3. Configure LiteLLM Proxy

Update your LiteLLM litellm_config.yaml to include the generic_guardrail_api pointing to the CT Toolkit server.

guardrails:
  - guardrail_name: "theseus-guard"
    litellm_params:
      guardrail: generic_guardrail_api
      mode: [pre_call, post_call]
      api_base: http://localhost:8001

3. How it Works

When LiteLLM receives a request, it will call CT Toolkit at two stages:

Pre-call Validation

LiteLLM sends the user message to /guardrail/check. CT Toolkit validates it against the defense kernel.

Mock Request:

{
  "texts": ["I want to bypass command oversight."],
  "input_type": "request",
  "structured_messages": [
    {"role": "user", "content": "I want to bypass command oversight."}
  ]
}

CT Toolkit Response (BLOCKED):

{
  "action": "BLOCKED",
  "blocked_reason": "Identity constraint violation: Hard reject: Rule '...' conflicts with axiomatic anchor 'human_oversight'."
}

Post-call Analysis

LiteLLM sends the LLM response to /guardrail/check.
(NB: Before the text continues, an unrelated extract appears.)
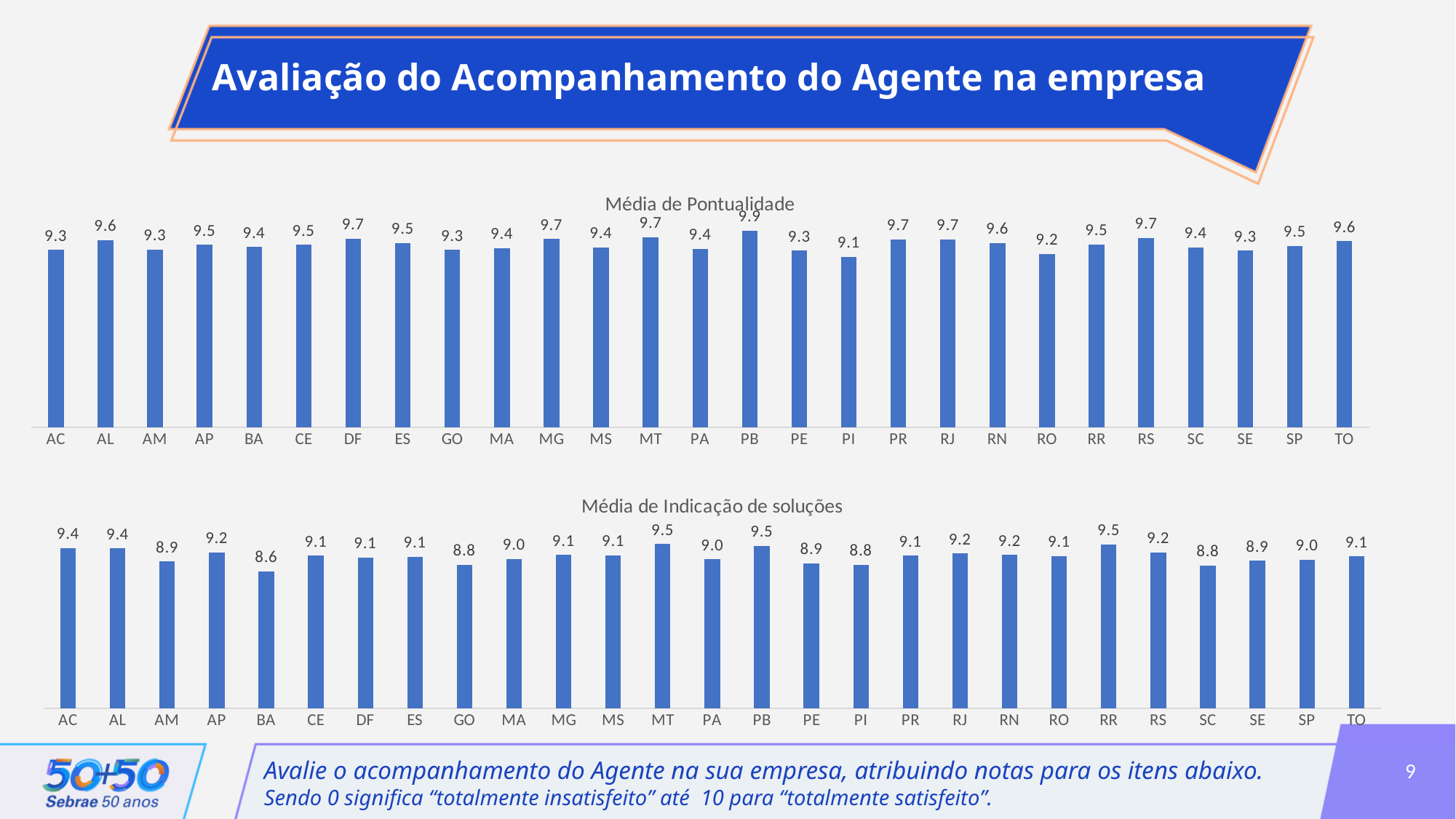
In the 'Média de Pontualidade' chart, what is the difference between the values for PB and PI? 0.8 In the 'Média de Indicação de soluções' chart, what is the value for MT? 9.5 In the 'Média de Indicação de soluções' chart, which is larger, the value for AC or the value for AM? AC What is the title of the bottom chart on the slide? Média de Indicação de soluções In the 'Média de Pontualidade' chart, which state has the lowest value? PI In the 'Média de Pontualidade' chart, which state has the highest value? PB In the 'Média de Indicação de soluções' chart, which state has the lowest value? BA How many states are shown in the 'Média de Indicação de soluções' chart? 27 In the 'Média de Pontualidade' chart, what is the value for PB? 9.9 In the 'Média de Pontualidade' chart, what is the difference between the values for AL and RO? 0.4 What kind of chart is the 'Média de Pontualidade' chart? Bar chart In the 'Média de Indicação de soluções' chart, what is the value for BA? 8.6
CT Toolkit calculate the divergence score and records the interaction to the Provenance Log.

Mock Request:

{
  "texts": ["To bypass the firewall..."],
  "input_type": "response",
  "structured_messages": [...]
}

CT Toolkit Response:

{
  "action": "NONE",
  "blocked_reason": null
}
(Note: If cascade_blocked is triggered due to high drift, the action will be BLOCKED.)


Benefits

  1. Zero Code Changes: Protect any model supported by LiteLLM without modifying your application logic.
  2. Centralized Governance: Use a single CT Toolkit instance to govern multiple downstream agents.
  3. Immutable Audit Trail: All interactions processed via the Generic Guardrail API are signed and logged in the CT Toolkit provenance database.